I am back at the consultant next week and unsure also on what the next stage is goin to be, due to my pcos she mentioned running metroformin and clomid together, kind of hoping witch stays away and i can start the clomid straight away, if not is there a chance she may let me start it before my AF as if i have to wait i may be waiting some time due to my long cycles..

xx


----------



## beauty

Anybody please??


----------



## Chase

Hiya, am not sure but I really don't think it does from what I have read.

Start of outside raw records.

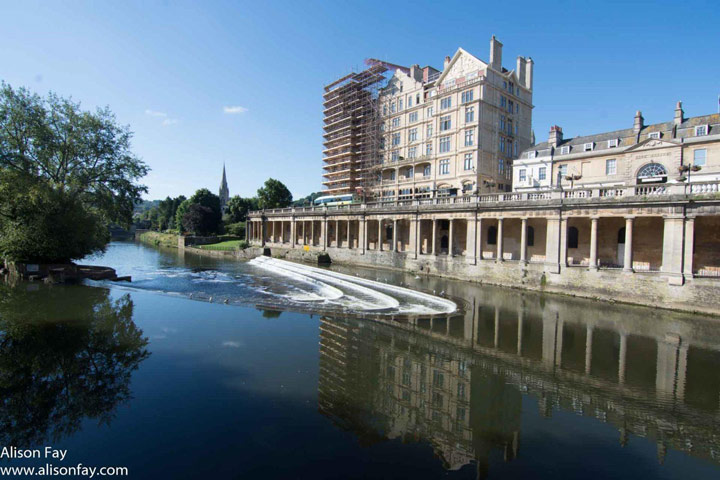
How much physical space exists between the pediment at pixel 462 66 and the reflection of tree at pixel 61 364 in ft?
145

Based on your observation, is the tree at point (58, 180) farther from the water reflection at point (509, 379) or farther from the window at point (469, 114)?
the window at point (469, 114)

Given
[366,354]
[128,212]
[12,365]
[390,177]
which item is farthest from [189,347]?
[390,177]

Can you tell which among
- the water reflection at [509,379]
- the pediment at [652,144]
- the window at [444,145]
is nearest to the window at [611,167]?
the pediment at [652,144]

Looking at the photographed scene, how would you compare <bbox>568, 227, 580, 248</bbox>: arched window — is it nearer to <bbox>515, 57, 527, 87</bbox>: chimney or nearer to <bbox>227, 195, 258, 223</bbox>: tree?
<bbox>515, 57, 527, 87</bbox>: chimney

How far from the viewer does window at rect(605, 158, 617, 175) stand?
35875mm

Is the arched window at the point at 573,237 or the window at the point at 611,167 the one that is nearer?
the arched window at the point at 573,237

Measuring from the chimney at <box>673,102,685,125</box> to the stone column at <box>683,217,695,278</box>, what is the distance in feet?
60.4

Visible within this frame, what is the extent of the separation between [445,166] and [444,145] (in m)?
2.86

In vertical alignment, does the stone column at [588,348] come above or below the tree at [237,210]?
below

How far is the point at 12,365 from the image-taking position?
1090 centimetres

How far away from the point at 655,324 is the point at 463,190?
29.4 m

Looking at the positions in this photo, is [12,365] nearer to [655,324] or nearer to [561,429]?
[561,429]

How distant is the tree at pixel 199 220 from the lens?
79.2 meters

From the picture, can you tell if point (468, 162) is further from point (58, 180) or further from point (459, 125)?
point (58, 180)
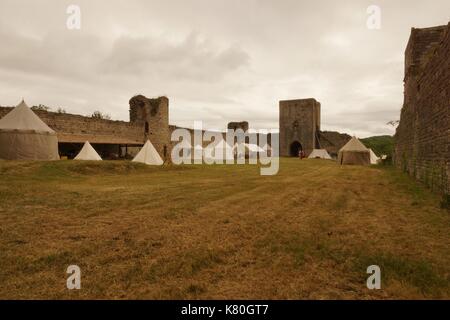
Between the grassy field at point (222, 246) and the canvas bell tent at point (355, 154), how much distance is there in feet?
56.7

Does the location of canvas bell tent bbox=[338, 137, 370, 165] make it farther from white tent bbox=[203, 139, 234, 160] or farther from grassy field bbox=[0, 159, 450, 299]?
grassy field bbox=[0, 159, 450, 299]

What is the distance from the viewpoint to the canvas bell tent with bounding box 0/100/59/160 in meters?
14.4

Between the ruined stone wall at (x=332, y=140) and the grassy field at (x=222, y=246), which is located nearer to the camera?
the grassy field at (x=222, y=246)

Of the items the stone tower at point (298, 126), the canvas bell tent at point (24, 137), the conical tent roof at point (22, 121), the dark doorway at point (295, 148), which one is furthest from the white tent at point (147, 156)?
the dark doorway at point (295, 148)

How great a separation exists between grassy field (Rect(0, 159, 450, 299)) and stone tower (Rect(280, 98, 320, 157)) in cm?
3628

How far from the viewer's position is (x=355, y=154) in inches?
920

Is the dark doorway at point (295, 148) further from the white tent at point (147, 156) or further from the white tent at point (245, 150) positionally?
the white tent at point (147, 156)

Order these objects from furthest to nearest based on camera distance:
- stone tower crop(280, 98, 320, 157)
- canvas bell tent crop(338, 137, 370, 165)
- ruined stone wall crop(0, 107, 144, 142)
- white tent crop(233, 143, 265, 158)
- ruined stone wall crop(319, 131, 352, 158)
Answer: ruined stone wall crop(319, 131, 352, 158)
stone tower crop(280, 98, 320, 157)
white tent crop(233, 143, 265, 158)
canvas bell tent crop(338, 137, 370, 165)
ruined stone wall crop(0, 107, 144, 142)

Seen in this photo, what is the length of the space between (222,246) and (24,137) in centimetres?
1463

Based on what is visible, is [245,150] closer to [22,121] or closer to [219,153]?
[219,153]

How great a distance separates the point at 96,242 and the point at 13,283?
3.77 ft

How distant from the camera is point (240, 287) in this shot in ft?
9.04

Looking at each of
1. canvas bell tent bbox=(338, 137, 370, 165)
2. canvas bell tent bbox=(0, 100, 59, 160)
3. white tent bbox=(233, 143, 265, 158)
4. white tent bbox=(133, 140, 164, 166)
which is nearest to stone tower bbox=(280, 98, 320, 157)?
white tent bbox=(233, 143, 265, 158)

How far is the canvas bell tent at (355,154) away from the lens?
2323 centimetres
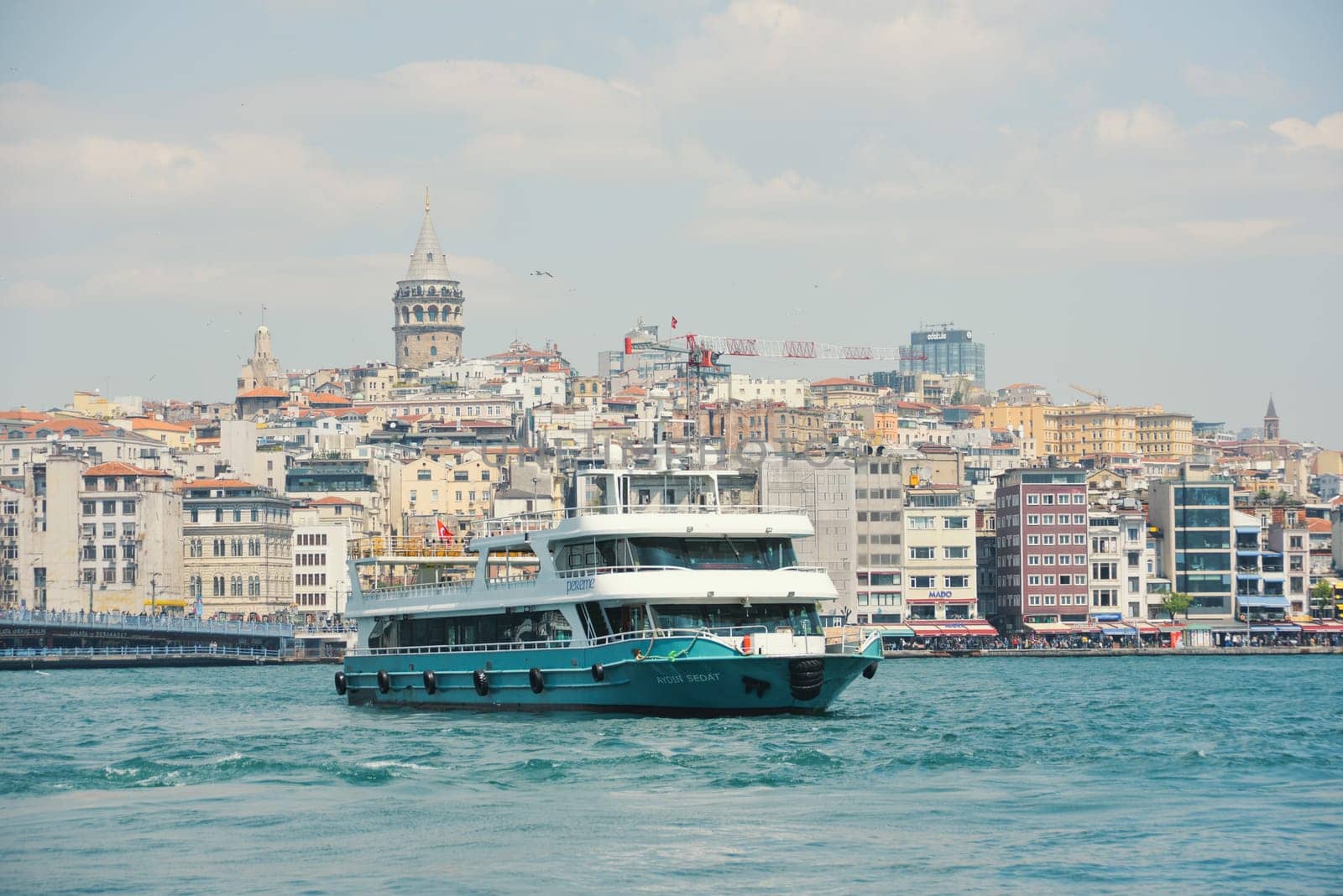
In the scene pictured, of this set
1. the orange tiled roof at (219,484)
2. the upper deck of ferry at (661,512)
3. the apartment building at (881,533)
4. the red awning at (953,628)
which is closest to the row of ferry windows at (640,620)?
the upper deck of ferry at (661,512)

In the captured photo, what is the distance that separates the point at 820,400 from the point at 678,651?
159 meters

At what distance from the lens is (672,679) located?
3603 centimetres

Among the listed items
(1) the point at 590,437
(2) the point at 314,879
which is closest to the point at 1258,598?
(1) the point at 590,437

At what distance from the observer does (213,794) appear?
2853 cm

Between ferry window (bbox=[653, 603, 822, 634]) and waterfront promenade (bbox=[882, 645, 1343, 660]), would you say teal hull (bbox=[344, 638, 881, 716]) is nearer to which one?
ferry window (bbox=[653, 603, 822, 634])

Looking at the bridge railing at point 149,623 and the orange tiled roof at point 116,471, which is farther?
the orange tiled roof at point 116,471

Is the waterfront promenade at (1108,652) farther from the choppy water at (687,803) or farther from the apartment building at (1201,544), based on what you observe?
the choppy water at (687,803)

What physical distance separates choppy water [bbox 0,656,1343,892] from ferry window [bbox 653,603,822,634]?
1.88 metres

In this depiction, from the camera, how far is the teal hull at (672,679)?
3578 centimetres

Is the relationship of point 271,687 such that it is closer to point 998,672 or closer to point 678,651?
point 998,672

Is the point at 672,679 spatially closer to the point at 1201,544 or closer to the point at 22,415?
the point at 1201,544

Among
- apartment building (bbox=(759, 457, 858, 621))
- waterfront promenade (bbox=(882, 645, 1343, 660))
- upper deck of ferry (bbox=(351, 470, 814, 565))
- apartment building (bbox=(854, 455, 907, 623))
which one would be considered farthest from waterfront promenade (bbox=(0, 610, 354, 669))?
upper deck of ferry (bbox=(351, 470, 814, 565))

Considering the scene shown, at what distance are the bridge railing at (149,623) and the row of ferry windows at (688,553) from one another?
56.9 metres

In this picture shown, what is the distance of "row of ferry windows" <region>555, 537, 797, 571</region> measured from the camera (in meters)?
37.7
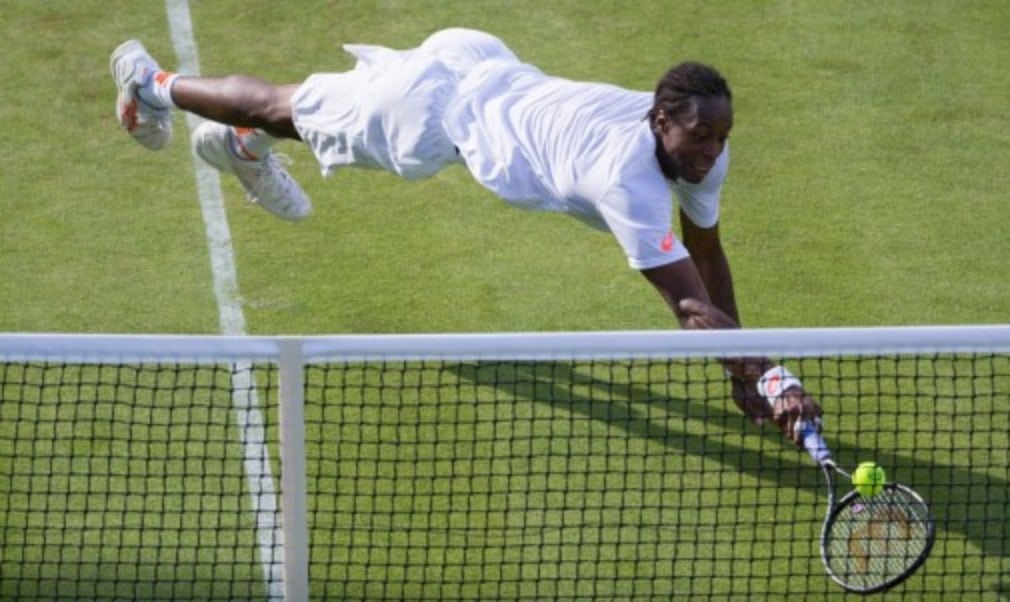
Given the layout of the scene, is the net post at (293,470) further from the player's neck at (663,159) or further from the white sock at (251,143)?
the white sock at (251,143)

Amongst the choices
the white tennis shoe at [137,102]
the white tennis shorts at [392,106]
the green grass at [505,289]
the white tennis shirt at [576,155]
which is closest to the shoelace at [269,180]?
the green grass at [505,289]

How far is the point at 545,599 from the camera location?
8.54 meters

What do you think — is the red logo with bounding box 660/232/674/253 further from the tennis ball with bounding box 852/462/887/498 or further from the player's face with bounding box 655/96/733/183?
the tennis ball with bounding box 852/462/887/498

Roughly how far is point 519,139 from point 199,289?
93.4 inches

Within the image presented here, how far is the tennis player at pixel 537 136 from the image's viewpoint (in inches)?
344

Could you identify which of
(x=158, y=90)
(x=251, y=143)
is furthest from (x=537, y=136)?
(x=158, y=90)

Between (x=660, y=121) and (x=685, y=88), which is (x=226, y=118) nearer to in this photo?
(x=660, y=121)

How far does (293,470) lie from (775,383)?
6.26 ft

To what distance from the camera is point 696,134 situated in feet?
28.8

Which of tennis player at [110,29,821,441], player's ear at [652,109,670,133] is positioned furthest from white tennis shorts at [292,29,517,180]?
player's ear at [652,109,670,133]

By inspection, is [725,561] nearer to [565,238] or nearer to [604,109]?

Hopefully someone else will have a bit more info though. xxx


----------



## bek74

The HSG never delayed my period, sorry I am not much help :hugs:


----------



## DanaLou

I have had 2 so far and it never delayed.


----------



## twinkle

beauty said:


> Hey Girls
> I had my HSG done just over two weeks ago.. I was just wondering if it can delay your period??
> 
> Just before my HSG scan I was having light spotting as if my AF was going to come, i was really worried it would show and they wouldnt perform the HSG however it didnt show and the scan was done and showed clear tubes :happydance: which i am most pleased about as i was really worried!!
> 
> However for the past few days I am having brown discharge (i know its old blood) but i am on my longest period this cycle so far being cd60 odd :growlmad: and just wondering if this could be due to the HSG. Any advice would be much appreicated..
> 
> I am back at the consultant next week and unsure also on what the next stage is goin to be, due to my pcos she mentioned running metroformin and clomid together, kind of hoping witch stays away and i can start the clomid straight away, if not is there a chance she may let me start it before my AF as if i have to wait i may be waiting some time due to my long cycles..
> 
> xx

Hey sweetie, please dont worry...my periods are every 28 days without fail, apart from when i had my hsg in dec....and then it was 3 weeks late!!!


----------



## beauty

I keep getting brown CM like old blood but no show of period had this cm now for over a week.. :(
xx


----------



## kareen

i'm having an hsg done today. what exactly is the procedure like? does it check your fallopian tubes as well?


----------



## beauty

It does check your tubes huni, to make sure there clear so the egg can travel down!!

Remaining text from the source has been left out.